PASSAGE PROVIDED:

In addition, a dataset from Carbon Health data lab [28] that included cases from people who contracted COVID-19 was used to validate our ontology. We were able to partially test our reasoning rules and have gotten promising results in terms of consistency and accuracy. For future work, we’re working on fully validating our ontology with a complete dataset and with different scenarios.

Overall, the evaluations show that our ontology is adequate and can be reused or expanded.

5 COVID-19 Reasoning Rules

We use the Semantic Web Rule Language (SWRL) to formulate those rules, combined with an OWL knowledge base, which, according to Horrocks et al. [22], extends the OWL abstract syntax to a high level.

5.1 Reasoning in Our Ontology

First Case. Used to determine the severity level of a patient’s condition and the place where they shall be monitored in. The National Institutes of Health (NIH) [23] specifies the severity level of a patient diagnosed with COVID-19 based on symptoms, physiological signs, and hospitalization requirements. [23] classifies the severity level of a patient into these four categories: asymptotic, mild, moderate and severe. An asymptotic person doesn’t exhibit any symptoms though having a positive polymerase chain reaction (PCR) test. A patient with mild severity level is one that exhibits symptoms but doesn’t have shortness of breath, dyspnea, or abnormal chest imaging. A patient with moderate severity level has an oxygen saturation (SpO2) percentage above or equal to 94%, while a severe case is when the patient’s respiratory rate is above 30 breaths/min. Nonetheless, patients with asymptotic or mild severity level shall be monitored at home, while those with moderate and severe cases shall be hospitalized.

Second Case.

SOURCE DATA:

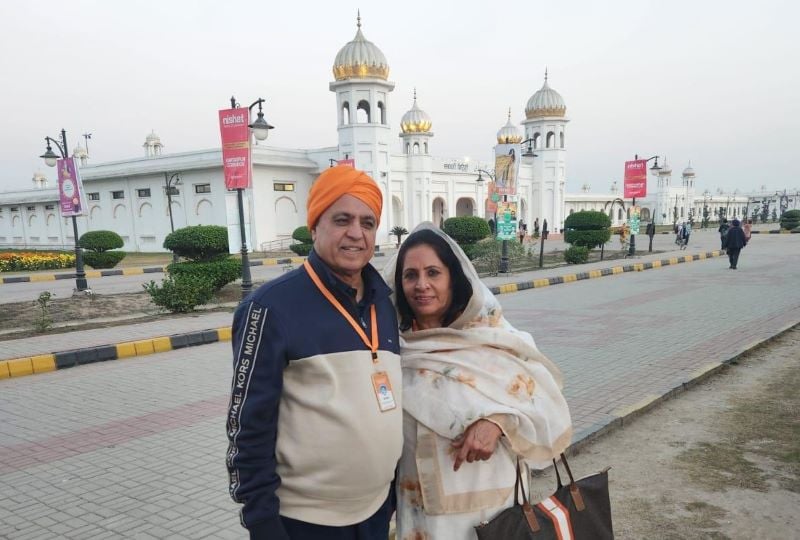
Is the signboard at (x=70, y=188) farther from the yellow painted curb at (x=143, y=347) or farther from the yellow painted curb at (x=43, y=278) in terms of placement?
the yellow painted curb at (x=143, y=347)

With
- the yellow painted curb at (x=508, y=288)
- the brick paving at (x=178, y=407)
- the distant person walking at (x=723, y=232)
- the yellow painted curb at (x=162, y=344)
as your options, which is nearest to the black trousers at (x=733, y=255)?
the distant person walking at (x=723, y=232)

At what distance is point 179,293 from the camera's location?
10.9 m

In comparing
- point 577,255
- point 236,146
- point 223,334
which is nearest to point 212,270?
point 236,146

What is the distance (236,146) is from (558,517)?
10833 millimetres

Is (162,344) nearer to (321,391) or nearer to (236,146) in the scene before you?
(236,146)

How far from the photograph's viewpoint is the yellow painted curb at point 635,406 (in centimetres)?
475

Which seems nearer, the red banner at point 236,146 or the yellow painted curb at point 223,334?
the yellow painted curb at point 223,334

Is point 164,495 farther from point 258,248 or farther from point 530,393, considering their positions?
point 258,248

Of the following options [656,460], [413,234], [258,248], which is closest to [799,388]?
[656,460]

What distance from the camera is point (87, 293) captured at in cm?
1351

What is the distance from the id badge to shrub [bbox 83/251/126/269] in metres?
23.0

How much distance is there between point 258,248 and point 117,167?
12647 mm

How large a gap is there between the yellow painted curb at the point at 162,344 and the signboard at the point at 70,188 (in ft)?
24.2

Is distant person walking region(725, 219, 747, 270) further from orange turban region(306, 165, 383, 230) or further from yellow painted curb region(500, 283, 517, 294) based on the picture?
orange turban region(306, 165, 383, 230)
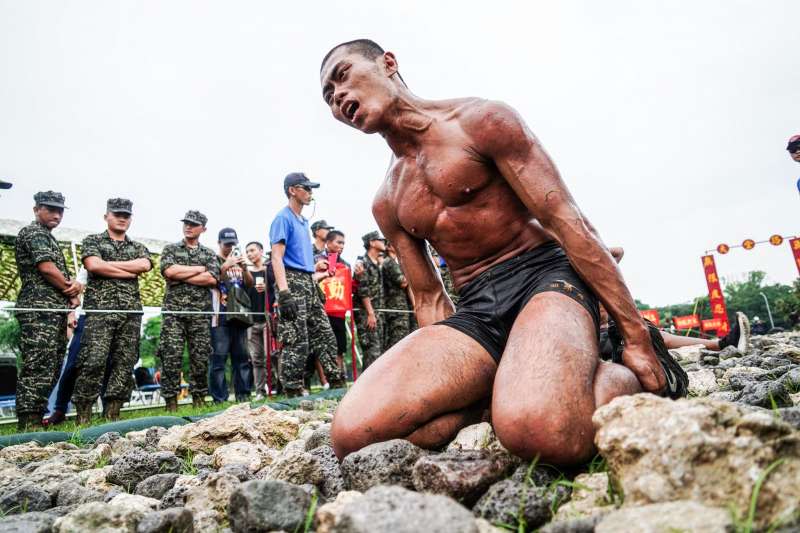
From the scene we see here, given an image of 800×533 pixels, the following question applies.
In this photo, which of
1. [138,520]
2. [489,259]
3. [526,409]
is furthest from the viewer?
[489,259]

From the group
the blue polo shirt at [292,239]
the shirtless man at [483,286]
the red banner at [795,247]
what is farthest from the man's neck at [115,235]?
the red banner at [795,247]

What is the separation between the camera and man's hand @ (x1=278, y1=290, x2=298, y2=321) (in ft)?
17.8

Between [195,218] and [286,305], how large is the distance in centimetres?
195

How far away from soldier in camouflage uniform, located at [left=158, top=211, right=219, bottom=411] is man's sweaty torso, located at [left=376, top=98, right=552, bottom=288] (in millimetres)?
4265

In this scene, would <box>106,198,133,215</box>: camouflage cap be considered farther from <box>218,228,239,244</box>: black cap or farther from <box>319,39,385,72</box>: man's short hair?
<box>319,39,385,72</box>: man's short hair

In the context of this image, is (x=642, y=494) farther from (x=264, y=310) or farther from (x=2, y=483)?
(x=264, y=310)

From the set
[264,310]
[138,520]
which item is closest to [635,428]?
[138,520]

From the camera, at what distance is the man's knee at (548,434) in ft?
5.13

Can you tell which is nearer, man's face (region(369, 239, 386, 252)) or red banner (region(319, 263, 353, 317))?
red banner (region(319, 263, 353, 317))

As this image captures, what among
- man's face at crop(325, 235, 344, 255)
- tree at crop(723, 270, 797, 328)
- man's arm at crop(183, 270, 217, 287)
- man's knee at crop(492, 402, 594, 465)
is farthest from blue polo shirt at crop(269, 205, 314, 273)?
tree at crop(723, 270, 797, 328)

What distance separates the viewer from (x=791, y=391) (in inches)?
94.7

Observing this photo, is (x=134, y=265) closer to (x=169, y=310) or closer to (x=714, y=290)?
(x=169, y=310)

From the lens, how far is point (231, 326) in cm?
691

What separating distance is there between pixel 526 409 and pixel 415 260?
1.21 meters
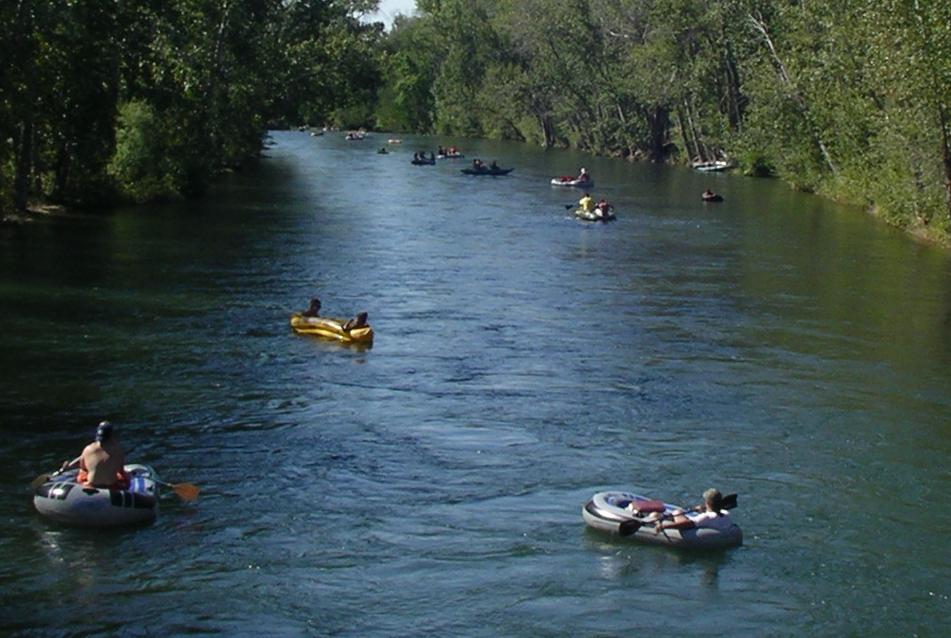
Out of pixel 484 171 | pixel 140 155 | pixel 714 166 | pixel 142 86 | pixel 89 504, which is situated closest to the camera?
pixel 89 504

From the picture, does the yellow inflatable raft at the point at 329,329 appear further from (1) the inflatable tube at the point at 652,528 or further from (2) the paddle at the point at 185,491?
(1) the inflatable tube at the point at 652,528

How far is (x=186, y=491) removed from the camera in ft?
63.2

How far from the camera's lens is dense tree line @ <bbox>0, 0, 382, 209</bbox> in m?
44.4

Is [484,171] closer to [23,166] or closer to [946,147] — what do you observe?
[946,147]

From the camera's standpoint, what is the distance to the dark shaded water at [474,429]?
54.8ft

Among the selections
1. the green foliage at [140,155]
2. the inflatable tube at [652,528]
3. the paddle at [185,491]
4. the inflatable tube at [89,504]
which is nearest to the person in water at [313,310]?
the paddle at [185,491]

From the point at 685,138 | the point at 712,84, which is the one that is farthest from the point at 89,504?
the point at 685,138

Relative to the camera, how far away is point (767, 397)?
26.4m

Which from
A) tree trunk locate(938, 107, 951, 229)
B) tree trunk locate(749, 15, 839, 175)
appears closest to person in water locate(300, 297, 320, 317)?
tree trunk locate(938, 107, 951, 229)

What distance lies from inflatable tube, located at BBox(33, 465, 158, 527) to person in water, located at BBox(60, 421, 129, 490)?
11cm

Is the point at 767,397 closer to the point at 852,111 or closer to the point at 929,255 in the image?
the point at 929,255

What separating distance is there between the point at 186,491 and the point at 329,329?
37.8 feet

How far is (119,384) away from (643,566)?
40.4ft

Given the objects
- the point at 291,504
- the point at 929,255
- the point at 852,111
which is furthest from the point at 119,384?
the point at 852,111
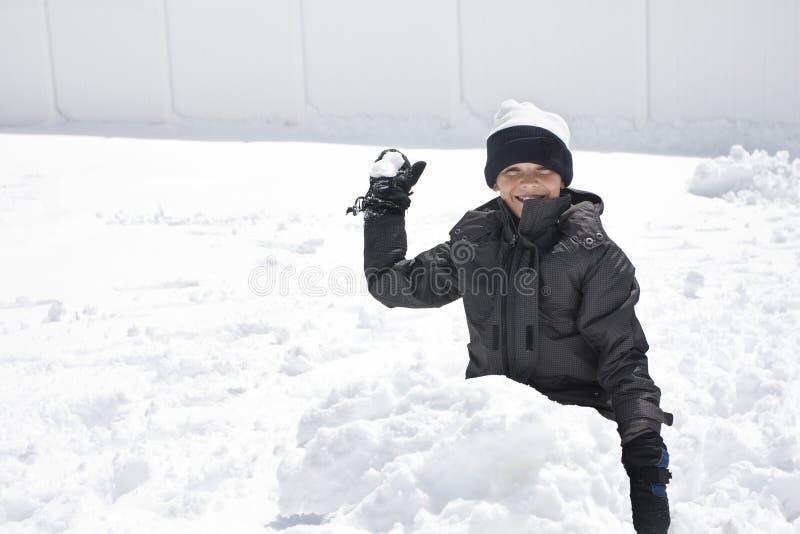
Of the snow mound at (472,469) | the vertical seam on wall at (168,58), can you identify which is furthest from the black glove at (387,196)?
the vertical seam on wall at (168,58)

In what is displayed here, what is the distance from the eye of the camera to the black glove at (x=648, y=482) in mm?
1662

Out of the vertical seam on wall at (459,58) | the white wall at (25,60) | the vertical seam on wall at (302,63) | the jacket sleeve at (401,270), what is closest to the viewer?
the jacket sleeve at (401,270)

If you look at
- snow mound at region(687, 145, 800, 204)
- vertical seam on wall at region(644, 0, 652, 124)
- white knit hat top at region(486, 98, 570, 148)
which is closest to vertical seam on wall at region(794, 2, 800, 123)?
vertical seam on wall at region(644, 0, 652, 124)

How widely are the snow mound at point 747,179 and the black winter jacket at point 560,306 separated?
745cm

==

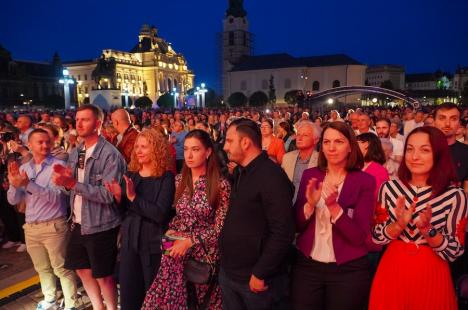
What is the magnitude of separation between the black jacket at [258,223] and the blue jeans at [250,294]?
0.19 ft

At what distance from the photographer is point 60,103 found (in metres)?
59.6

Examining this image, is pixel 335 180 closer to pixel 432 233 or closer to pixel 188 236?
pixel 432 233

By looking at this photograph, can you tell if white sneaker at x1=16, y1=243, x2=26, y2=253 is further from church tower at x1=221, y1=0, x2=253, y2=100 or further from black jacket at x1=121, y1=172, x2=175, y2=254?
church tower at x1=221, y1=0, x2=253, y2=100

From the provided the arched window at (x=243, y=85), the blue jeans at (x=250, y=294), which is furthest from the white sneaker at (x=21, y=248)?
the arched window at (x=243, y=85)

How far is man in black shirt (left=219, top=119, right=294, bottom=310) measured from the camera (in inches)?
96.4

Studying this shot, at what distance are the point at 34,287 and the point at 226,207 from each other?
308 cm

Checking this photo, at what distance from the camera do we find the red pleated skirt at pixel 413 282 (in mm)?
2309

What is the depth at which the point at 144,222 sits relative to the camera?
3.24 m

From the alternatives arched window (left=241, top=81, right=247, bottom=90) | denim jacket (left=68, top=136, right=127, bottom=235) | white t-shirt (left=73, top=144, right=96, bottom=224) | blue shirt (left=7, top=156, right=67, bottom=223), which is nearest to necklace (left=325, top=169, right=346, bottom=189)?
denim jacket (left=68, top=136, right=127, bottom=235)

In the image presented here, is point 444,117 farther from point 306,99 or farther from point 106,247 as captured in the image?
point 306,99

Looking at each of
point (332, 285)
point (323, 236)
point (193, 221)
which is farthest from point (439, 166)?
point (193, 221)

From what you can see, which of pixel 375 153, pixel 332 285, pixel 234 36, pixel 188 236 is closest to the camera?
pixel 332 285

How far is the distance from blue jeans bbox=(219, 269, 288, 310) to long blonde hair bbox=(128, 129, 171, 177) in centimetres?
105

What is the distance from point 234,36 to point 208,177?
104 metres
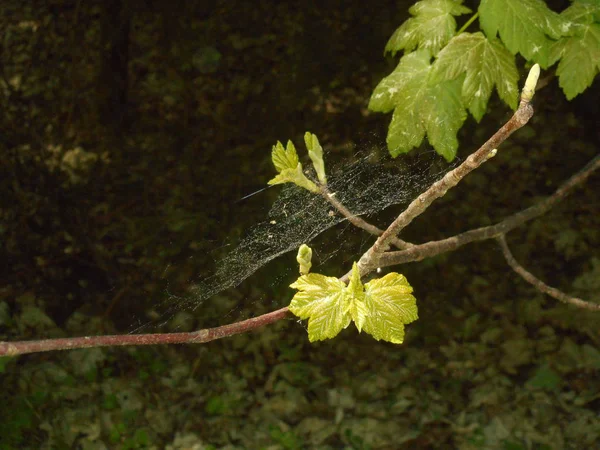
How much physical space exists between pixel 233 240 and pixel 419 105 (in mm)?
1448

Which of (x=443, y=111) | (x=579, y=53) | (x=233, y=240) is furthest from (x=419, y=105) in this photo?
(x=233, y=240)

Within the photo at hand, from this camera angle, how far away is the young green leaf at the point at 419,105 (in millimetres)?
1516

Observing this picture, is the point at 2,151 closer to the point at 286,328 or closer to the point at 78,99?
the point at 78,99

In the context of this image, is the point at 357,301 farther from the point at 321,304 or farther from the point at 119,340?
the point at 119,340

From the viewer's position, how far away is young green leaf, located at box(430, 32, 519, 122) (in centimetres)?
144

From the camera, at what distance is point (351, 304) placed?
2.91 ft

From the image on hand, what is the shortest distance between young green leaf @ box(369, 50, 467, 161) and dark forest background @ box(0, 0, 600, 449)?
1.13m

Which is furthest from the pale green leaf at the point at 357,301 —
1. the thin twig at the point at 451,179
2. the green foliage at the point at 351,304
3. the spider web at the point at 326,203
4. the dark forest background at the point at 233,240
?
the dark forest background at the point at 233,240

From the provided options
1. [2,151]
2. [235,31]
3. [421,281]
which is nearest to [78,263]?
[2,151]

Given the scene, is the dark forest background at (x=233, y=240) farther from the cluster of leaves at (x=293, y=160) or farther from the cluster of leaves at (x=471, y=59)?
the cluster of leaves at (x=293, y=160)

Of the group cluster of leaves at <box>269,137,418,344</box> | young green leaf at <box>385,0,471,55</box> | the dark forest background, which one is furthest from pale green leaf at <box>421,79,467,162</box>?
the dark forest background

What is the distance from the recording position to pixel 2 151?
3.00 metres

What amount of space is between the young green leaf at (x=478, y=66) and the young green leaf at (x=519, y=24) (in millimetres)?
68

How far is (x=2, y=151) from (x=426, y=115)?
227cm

==

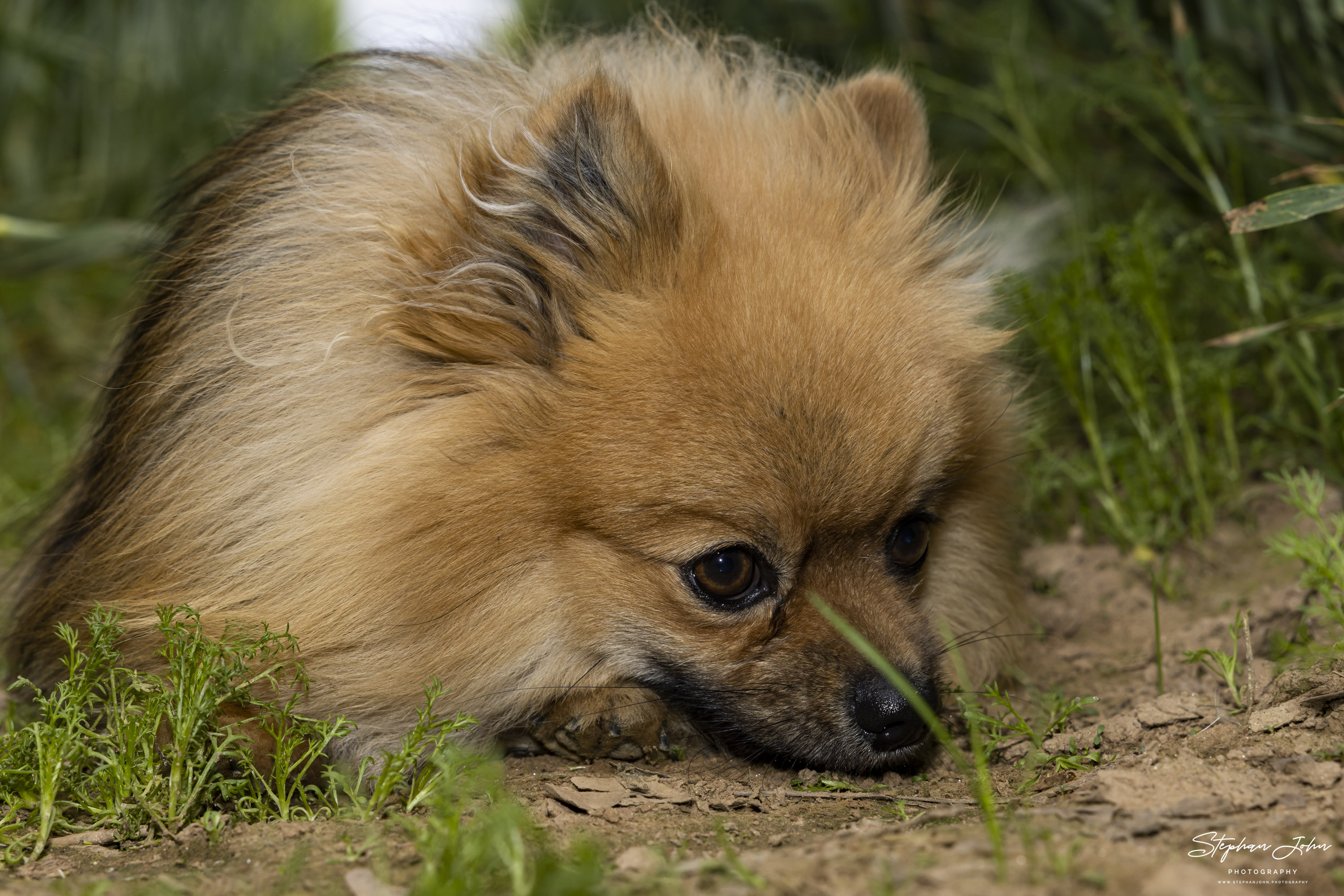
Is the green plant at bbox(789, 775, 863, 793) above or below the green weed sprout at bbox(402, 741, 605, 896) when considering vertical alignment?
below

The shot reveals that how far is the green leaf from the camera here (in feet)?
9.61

APPLY WHAT YOU READ:
**A.** Answer these from the passage on the COVID-19 ontology, one line each:
(i) Which rule language is used to formulate the reasoning rules?
(ii) Whose dataset was used to validate the ontology?
(iii) Above what respiratory rate is a case treated as severe?
**B.** Set down everything in the passage on the COVID-19 ontology from "5 COVID-19 Reasoning" down to "a high level.".
**C.** According to the passage on the COVID-19 ontology, why can the ontology be reused or expanded?

ANSWERS BY TASK:
**A.**
(i) The Semantic Web Rule Language (SWRL)
(ii) The Carbon Health data lab
(iii) Above 30 breaths/min

**B.**
5 COVID-19 Reasoning Rules

We use the Semantic Web Rule Language (SWRL) to formulate those rules, combined with an OWL knowledge base, which, according to Horrocks et al. [22], extends the OWL abstract syntax to a high level.

**C.** The evaluations show that the ontology is adequate. Among them, a partial test of the reasoning rules on a Carbon Health data lab dataset gave promising results for consistency and accuracy.